[[ TEXT UNDER STUDY open ]]
The Modesto Bee Pat Clark column [The Modesto Bee :: ]


(Modesto Bee (CA) Via Acquire Media NewsEdge) June 18--AMC has created some of the best, most critically acclaimed original television shows to come out of cable -- "Mad Men," "Breaking Bad" and "The Walking Dead" leading the way.



But "Bad" is gone forever and, alas, "Men" will leave us soon. I've only sporadically watched "Walking Dead" (it freaks me out), but my son assures me it's a winner. He also has become a fast fan of one of AMC's new series this summer, the Revolutionary War-set "TURN." But with the loss of the earlier mentioned shows, an empty space loomed in my quality-TV basket. So I decided to give another recently debuted AMC drama a shot, "Halt and Catch Fire." And I just don't know.

Where "Breaking Bad" and "Mad Men" had me hooked from Episode 1, "Halt and Catch Fire" has me kind of perplexed.


The show is set in the 1980s during the race to control the then-new personal computer industry. It stars Lee Pace (of "Pushing Daisies") as a "visionary" who teams with an engineer and coding prodigy to create a "portable PC." Fascinating series concept -- and one my son is particularly interested in -- but I have to admit, I'm confused. In reading about the show, it's clearly a fictionalized account of the era's Texas version of the Silicon Valley. There's a lot of corporate spying, risky business and such, as the upstarts go after IBM.

My biggest problem with the show is that I just don't like the lead character, Joe MacMillan, played by Pace. He appears to be a possibly dangerous sociopath, and that's not a good place to start with a lead character. Frankly, dude's a creeper.

The stuff he pulls to drag a Texas electronics firm into his plan and put it at odds with IBM seems farfetched -- although, admittedly, I know nothing about big business practices.
[[ TEXT UNDER STUDY closed ]]
WORK TO COMPLETE —
In the TV column, which actor plays the lead character Joe MacMillan in "Halt and Catch Fire"?
[[ RECORDED DATA open ]]
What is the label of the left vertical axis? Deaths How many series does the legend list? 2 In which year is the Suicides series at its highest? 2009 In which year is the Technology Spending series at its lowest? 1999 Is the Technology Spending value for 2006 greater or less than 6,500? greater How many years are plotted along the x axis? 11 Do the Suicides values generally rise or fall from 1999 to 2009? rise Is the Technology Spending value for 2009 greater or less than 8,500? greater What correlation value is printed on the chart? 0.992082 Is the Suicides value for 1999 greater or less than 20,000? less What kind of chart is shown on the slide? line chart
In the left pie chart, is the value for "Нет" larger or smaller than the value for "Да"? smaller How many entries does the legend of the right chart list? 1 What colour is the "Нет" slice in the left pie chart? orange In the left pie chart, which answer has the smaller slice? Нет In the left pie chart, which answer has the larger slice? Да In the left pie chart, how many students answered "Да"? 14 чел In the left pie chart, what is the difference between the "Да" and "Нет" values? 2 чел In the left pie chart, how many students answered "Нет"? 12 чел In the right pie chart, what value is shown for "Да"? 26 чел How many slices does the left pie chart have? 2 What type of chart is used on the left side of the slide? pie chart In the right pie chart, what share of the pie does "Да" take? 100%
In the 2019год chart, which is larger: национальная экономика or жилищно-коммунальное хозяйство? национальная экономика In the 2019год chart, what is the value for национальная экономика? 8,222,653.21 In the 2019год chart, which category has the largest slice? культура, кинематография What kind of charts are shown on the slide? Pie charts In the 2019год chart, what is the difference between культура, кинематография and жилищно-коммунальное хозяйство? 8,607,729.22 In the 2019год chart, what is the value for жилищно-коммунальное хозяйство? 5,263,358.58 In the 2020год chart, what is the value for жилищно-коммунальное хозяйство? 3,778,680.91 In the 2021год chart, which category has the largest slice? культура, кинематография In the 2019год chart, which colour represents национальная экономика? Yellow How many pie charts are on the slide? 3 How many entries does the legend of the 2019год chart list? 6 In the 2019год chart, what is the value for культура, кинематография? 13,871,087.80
[[ RECORDED DATA closed ]]
THE COMPLETED TASK —
Lee Pace